The alternate IMS does not process any of the IMS transactions that are entered in the active IMS; it monitors the active IMS for an indication of trouble. The alternate IMS records resource changes in the active IMS and updates its control blocks and buffers, continuously changing its status to match that of the active IMS. This alternate IMS is in a state of readiness so that work can quickly shift from the active IMS to the alternate IMS without waiting for dependent regions to be started, data sets to be allocated and opened, and sessions to be established. This shift of the workload from the active IMS to the alternate IMS is called a takeover. After a takeover has occurred, you can establish a new alternate IMS.
When an IMS failure occurs, or when failures that affect the z/OS® operating system or entire central processor complex (CPC) occur, the alternate IMS assumes the workload of the active IMS. If end users are using appropriate terminals, they experience little disruption when a takeover occurs. The effect is of a single-system image; the end user does not need to know which IMS is being used and might not even know that a switch in the IMS host system occurred.
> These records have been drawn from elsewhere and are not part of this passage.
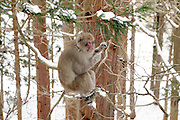 Snow Monkey in the woods on the way to Jigokudani Monkey Park Nagano Prefecture Japan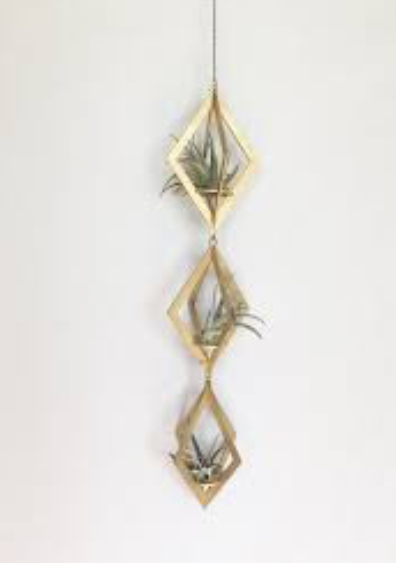 Gold Air Plant Trio Hanger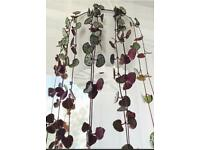 Flowering String of hearts plants.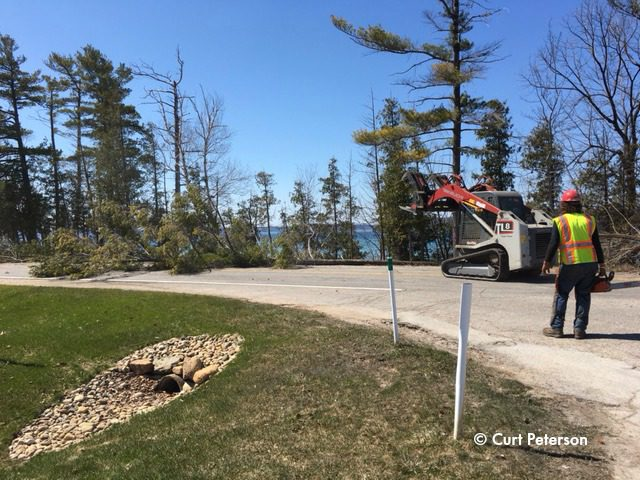 Tree Cutting Peninsula Drive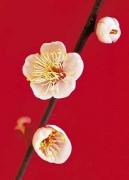 Zen-Blossom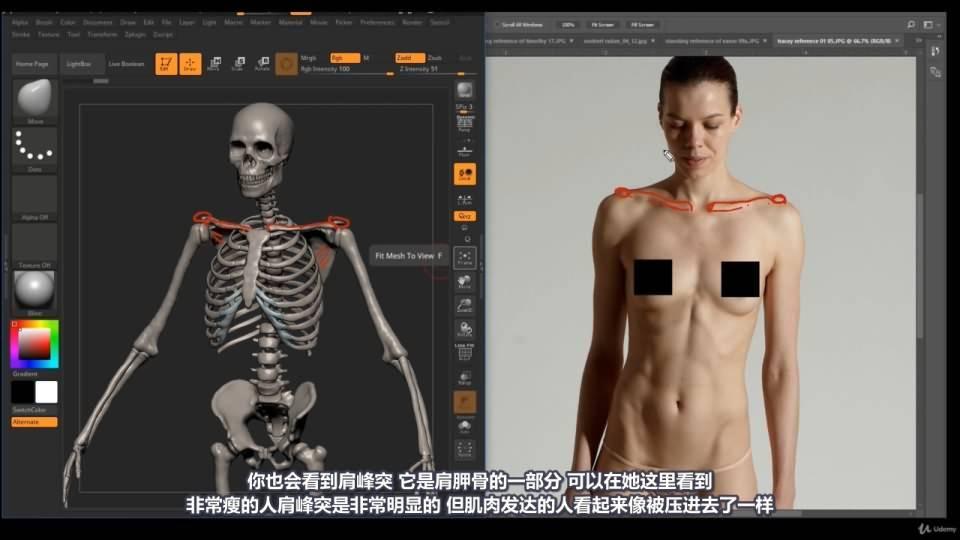 【R站译制】中文字幕 《藝用人體解剖學》人物角色绘画、建模、雕刻必备硬核姿势 Human Anatomy for Artists 视频教程 - R站|学习使我快乐! - 28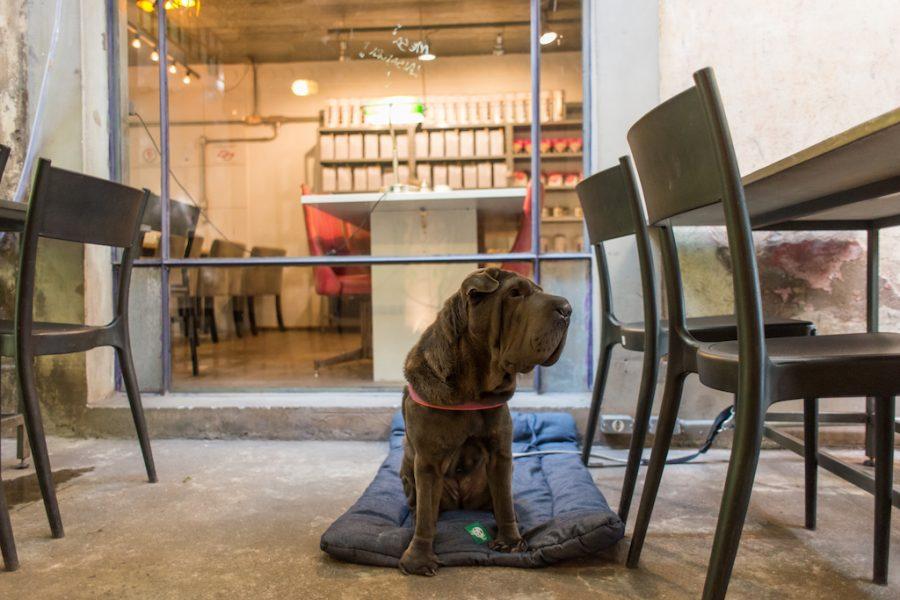 cachorro sentado no chão ao lado de mesas e cadeiras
A takeover can occur when the active IMS abends. It can also occur for some of the other common causes of outages at an IMS installation, such as:
- Surveillance-detectable IMS failures
- Surveillance-detectable z/OS failures, loops, or wait states
- CPC failures
- VTAM® failures that results in a TPEND exit
- Internal Resource Lock Manager (IRLM) failures that results in a STATUS exit
You can also invoke XRF to introduce planned changes into a production environment with minimal disruption to end users.
One of the major service elements is the central processor complex (CPC). The CPC is a physical collection of hardware that consists of main storage, one or more central processors, timers, and channels. A CPC runs under the control of a single operating system. It can be either a uniprocessor or a multiprocessor (including a dyadic processor).
When discussing a 3705, 3725, or 3745 Communication Controller, which is required when your XRF complex uses USERVAR, this information uses the term 37x5 Communication Controller.
- Use the Communication Controller for Linux® on System z® (CCL) as a replacement for the 3745 controller to allowed continued use of XRF
- Migrate from XRF to VTAM Generic Resources (VGR), which requires a parallel sysplex environment
- Use IMS Multi-Node Persistent Sessions (MNPS) support for XRF. Due to performance limitations, this is not a recommended solution.
The following terms are specific to XRF:
- recoverable service element (RSE)
- The active IMS system and
the alternate IMS system that
work as a unit in an XRF complex.
The two IMS systems in an RSE share an RSENAME and either an MNPS ACB name or USERVAR tables, depending on which method you choose to manage terminal sessions for XRF. You can start either IMS system in an RSE as the active IMS system (subject to operational restrictions), and then start the other as the alternate IMS system. Both identify themselves to the availability manager (AVM) component of z/OS .
- dependent service element (DSE)
- An element of the active IMS system
that has a counterpart in the alternate IMS system
but cannot trigger a takeover on its own.
A DSE depends on IMS to recognize when it fails and to request a takeover on its behalf. The CPC, z/OS, VTAM, and IRLM are DSEs.
- takeover
- A shift of workload from the active IMS system
to the alternate IMS system. Two kinds of takeovers are:
- planned takeover
- An intentional shift of the IMS workload to the alternate IMS system to allow maintenance of the active IMS system.
- unplanned takeover
- A shift of the IMS workload to the alternate IMS due to a failure of the active IMS system or the CPC, z/OS operating system, or VTAM associated with the active IMS system.
- DASD service element
- The DASD associated with an XRF complex.
The DASD service element is neither recoverable nor dependent; it is shared by both the active IMS system and the alternate IMS system. A major failure in the DASD service element might terminate service to end users. This is also true of the 37x5 Communication Controller, if your XRF complex uses USERVAR.